All photos by Dianna Potter.

I remember a dank November night, standing huddled in a dark Bristol venue. John Vanderslice was stood on stage serenading the four-track that he grew up with: his 424. It was true love; I couldn't believe it. That's why it's no real surprise to me that he's a man whose passion and commitment could transform an old San Francisco warehouse into a world-renown analogue haven in just sixteen years.

For seven years he supported the studio through being a waiter, now John Vanderslice spends every day of his life in Tiny Telephone. It is synonymous with the blood that runs through his veins.

With the studio being booked for the next "462 two days in a row, including holidays" and Vanderslice having to grudgingly turn away bands like Of Montreal and Islands in the past few weeks, he's opening up a third Tiny Telephone studio and "expanding the empire".

Artists like Death for Cutie, Explosions in the Sky, Deerhoof, From Monument to Masses, Spoon, Avi Buffalo, Mountain Goats, Dodos, Mike Watt and Two Gallants have recorded there and that's just skimming the surface.

Between a morning and afternoon shift at the studio, John gave me a call. From all the way across the Atlantic, I had the pleasure of catching up with him to commemorate the fifteenth year of his beloved Tiny Telephone.

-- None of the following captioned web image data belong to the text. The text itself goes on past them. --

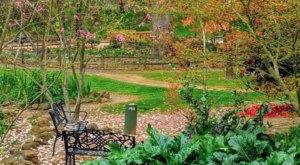 Take A Summer Stroll Through The Stunning Jensen Botanical Garden In Northern California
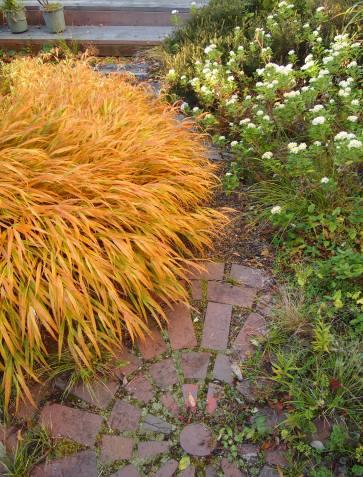 my-garden 021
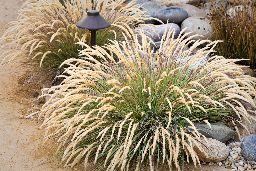 Calamagrostis foliosa, Mendocino Reed Grass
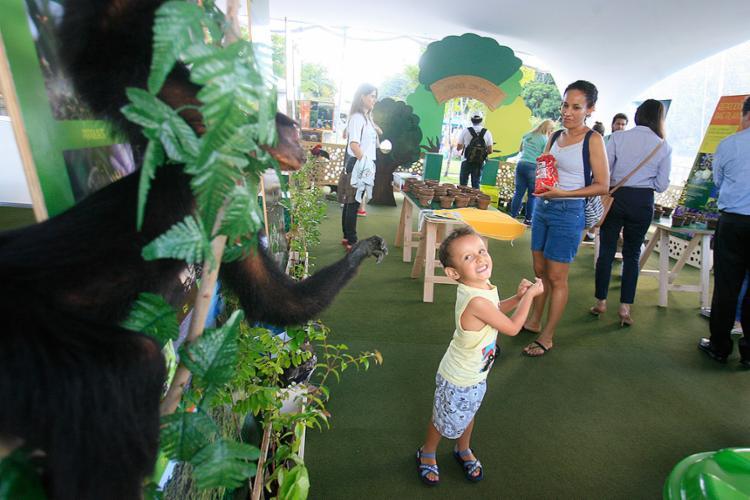 Público infantil tem diversão garantida no Parque da Cidade - Foto: Joá Souza l Ag. A TARDE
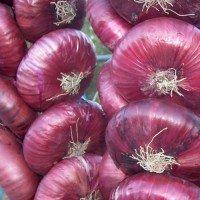 Лук красный ялтинский фермерский, 1 кг
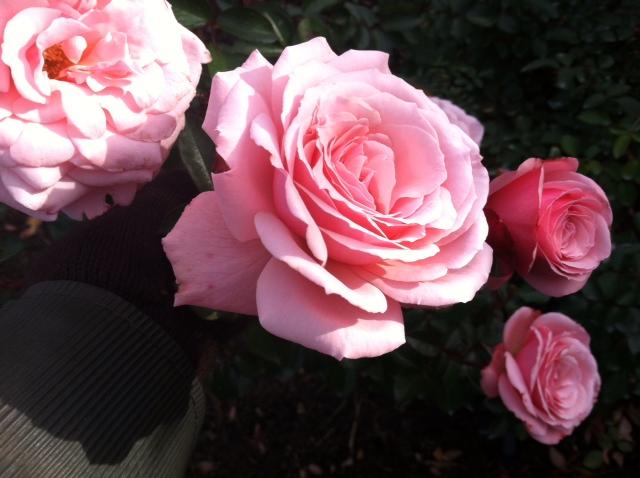 Goodnight, Roses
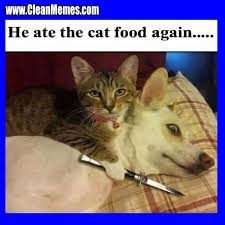 Image result for animal memes funny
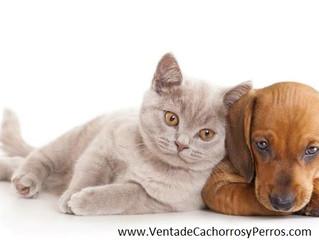 Esterilizacion y Castracion en Perros y Cachorros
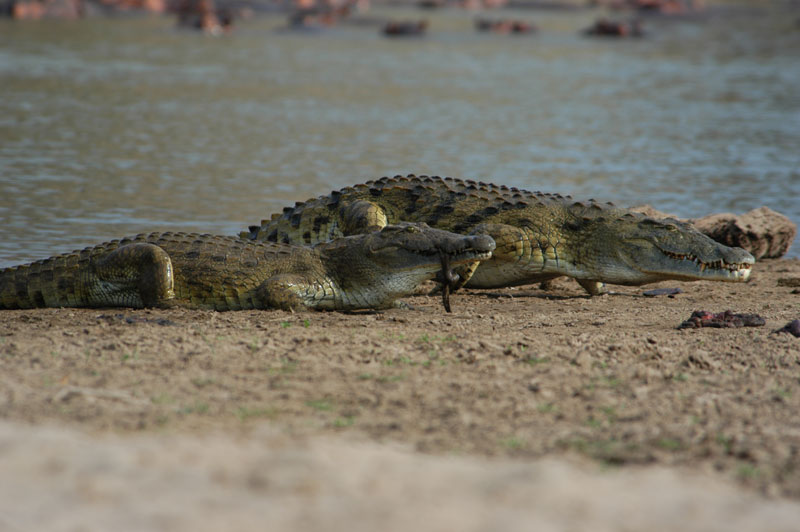Where there are hippos there are invariably crocs. They seem to tolerate one another except when the hippos have young and there is more than one reported case of hippos biting crocs clean in two.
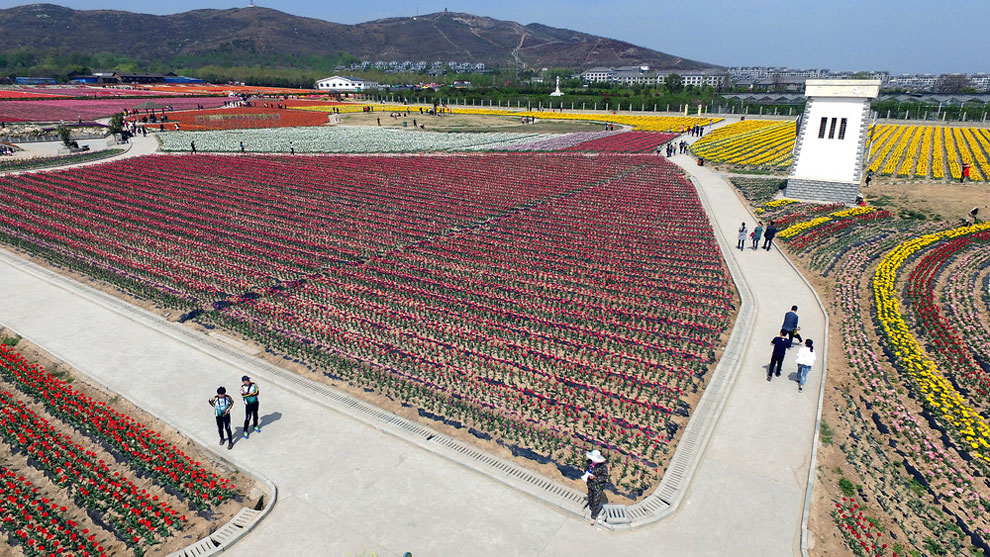 Breathtaking Aerial Views Of China's Tulip Fields 05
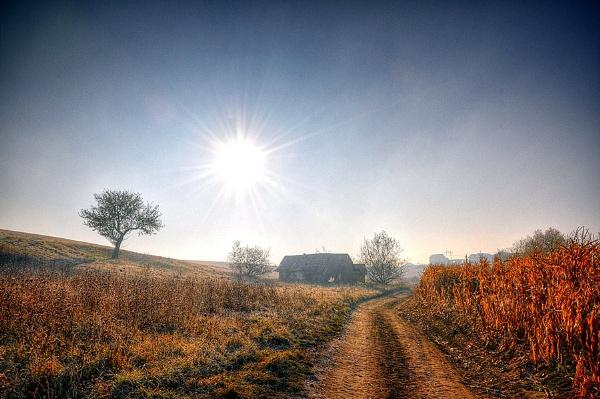 Frosty Morning by gabymarian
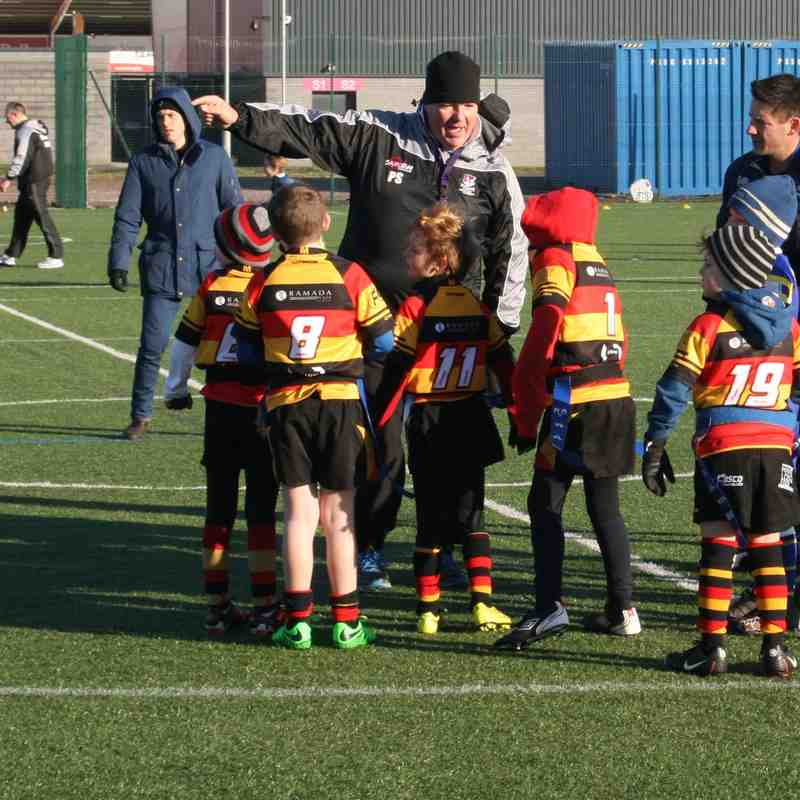 Sale Sharks U8's tournament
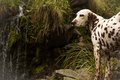 Dalmatian in front of a waterfall at cotopaxi national park ecuador Stock Photo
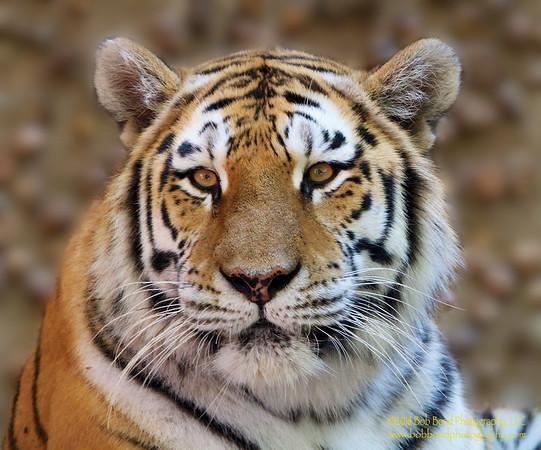 Fuzzy-Tiger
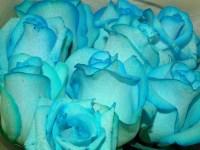 青いバラの花言葉を添えた花束で「夢叶う」を実現させる!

What were your priorities and ambitions when you opened Tiny Telephone?

Well it's interesting because when I opened it was incredibly modest; about the equivalent of 70 pounds a day to rent the studio. It was almost kind of like an open warehouse and really close to a rehearsal room. This was 16 years ago and I just didn't have the money or capital to open a proper studio so in many ways I had very humble and somewhat diminished expectations, actually (laughs), it's not a viable business, it is crazy. If you tell a musician you're going to open a studio they think you're insane, it's just not doable. So when I got through the first year and I realised there were actually starting to be clients that were coming back there was a little bit of like word of mouth stuff that was happening with the studio, it felt very different. And I'd say year 2, 3, 4 was where it became more viable. I'd never engineered in the studio, I always just owned it and had to put my own money into it, I was a waiter for maybe the first seven years of the studio, which just funded it.

Were there any profits?

It was very meagre, but it allowed us to make small upgrades every couple of months and because I wasn't 'double-dipping' by living off the studio it allowed me to have a different relationship with the space and I think that it really helped the beginning of the studio. I wasn't as frustrated as the average studio owner because I didn't expect much from it. I was willing to fund it and I always wanted a recording studio so I could make the kind of ambitious sounding albums that I always wanted to.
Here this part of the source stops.